▶ **EXTRAIT FOURNI**:
::::::::::
Evidemment, les effluves méphitiques que suggère la simple évocation d’égouts, ne devraient pas vous conduire à un intérêt passionné pour le sujet ; mais ce serait oublier le sens originel du vocable, à savoir l’écoulement des eaux pluviales par n’importe quel moyen : tuiles, conduits ou tout autre canal.

 

Car nul besoin d’un doctorat en étymologie pour comprendre que égout est un simple déverbal de égoutter, autrement dit : perdre son eau goutte à goutte. Et c’était bien là le sens premier du mot même si les canalisations souterraines destinées à l’évacuation des eaux usées ne datent pas d’hier. Seulement voilà, jusqu’à une époque récente, on les appelait cloaques, du latin cloaca, de même sens.

 

 

 

 

L’égout du toit.
::::::::::
▶ **ACTIONS À MENER**:
[1] Répondez à ces questions sur l'extrait fourni :
(a) Quel était le sens originel du mot « égout » ?
(b) De quel verbe « égout » est-il un déverbal ?
(c) Comment appelait-on, jusqu'à une époque récente, les canalisations souterraines destinées à l'évacuation des eaux usées ?
[2] D'après l'extrait fourni, pourquoi le sens premier du mot « égout » était-il l'écoulement de l'eau ? Répondez en une à trois phrases.
[3] Reproduisez, s'il vous plaît, l'extrait fourni en commençant par « Evidemment, les effluves » et en terminant par « tout autre canal. ».
Les entrées qui suivent proviennent d'une autre source.

▶ **DONNÉES FOURNIES**:
::::::::::
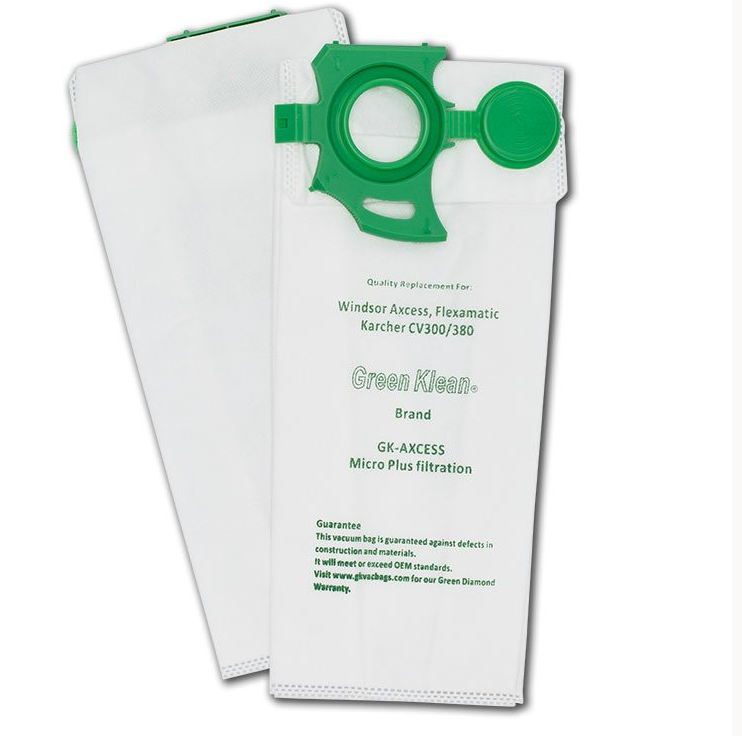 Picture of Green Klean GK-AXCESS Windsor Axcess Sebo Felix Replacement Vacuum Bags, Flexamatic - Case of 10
::::::::::
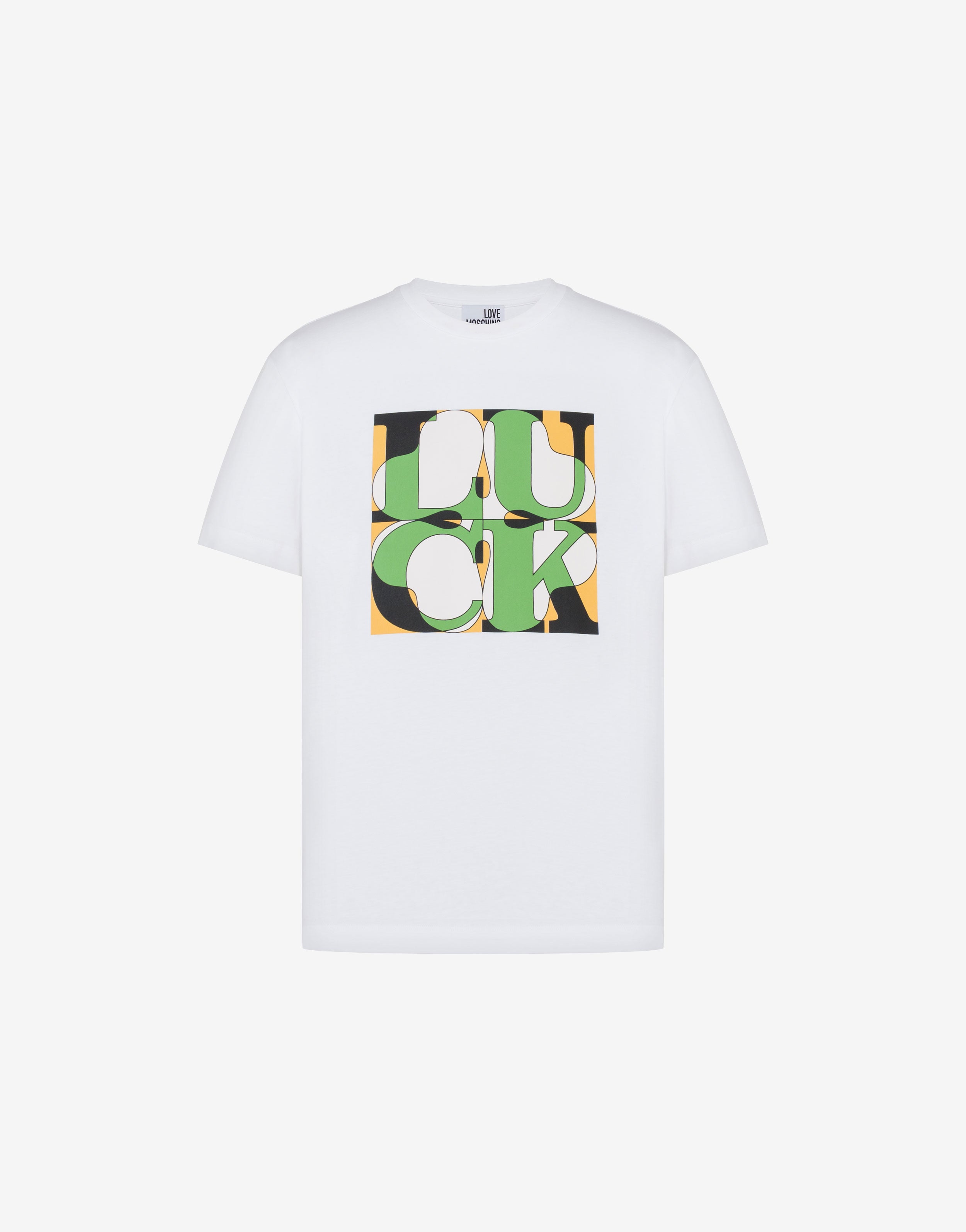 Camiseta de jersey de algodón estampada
::::::::::
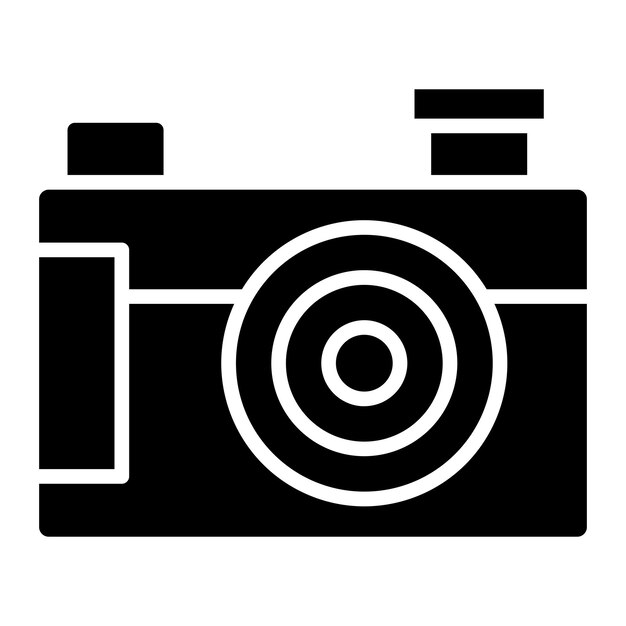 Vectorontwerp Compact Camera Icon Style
::::::::::
▶ **RÉPONSES PAR TÂCHE**:
[1]
(a) L'écoulement des eaux pluviales par n'importe quel moyen : tuiles, conduits ou tout autre canal.
(b) Du verbe « égoutter ».
(c) On les appelait cloaques, du latin cloaca.

[2] « Égout » est un simple déverbal de « égoutter », qui signifie perdre son eau goutte à goutte. Le sens premier du mot était donc l'écoulement des eaux.

[3]
Evidemment, les effluves méphitiques que suggère la simple évocation d’égouts, ne devraient pas vous conduire à un intérêt passionné pour le sujet ; mais ce serait oublier le sens originel du vocable, à savoir l’écoulement des eaux pluviales par n’importe quel moyen : tuiles, conduits ou tout autre canal.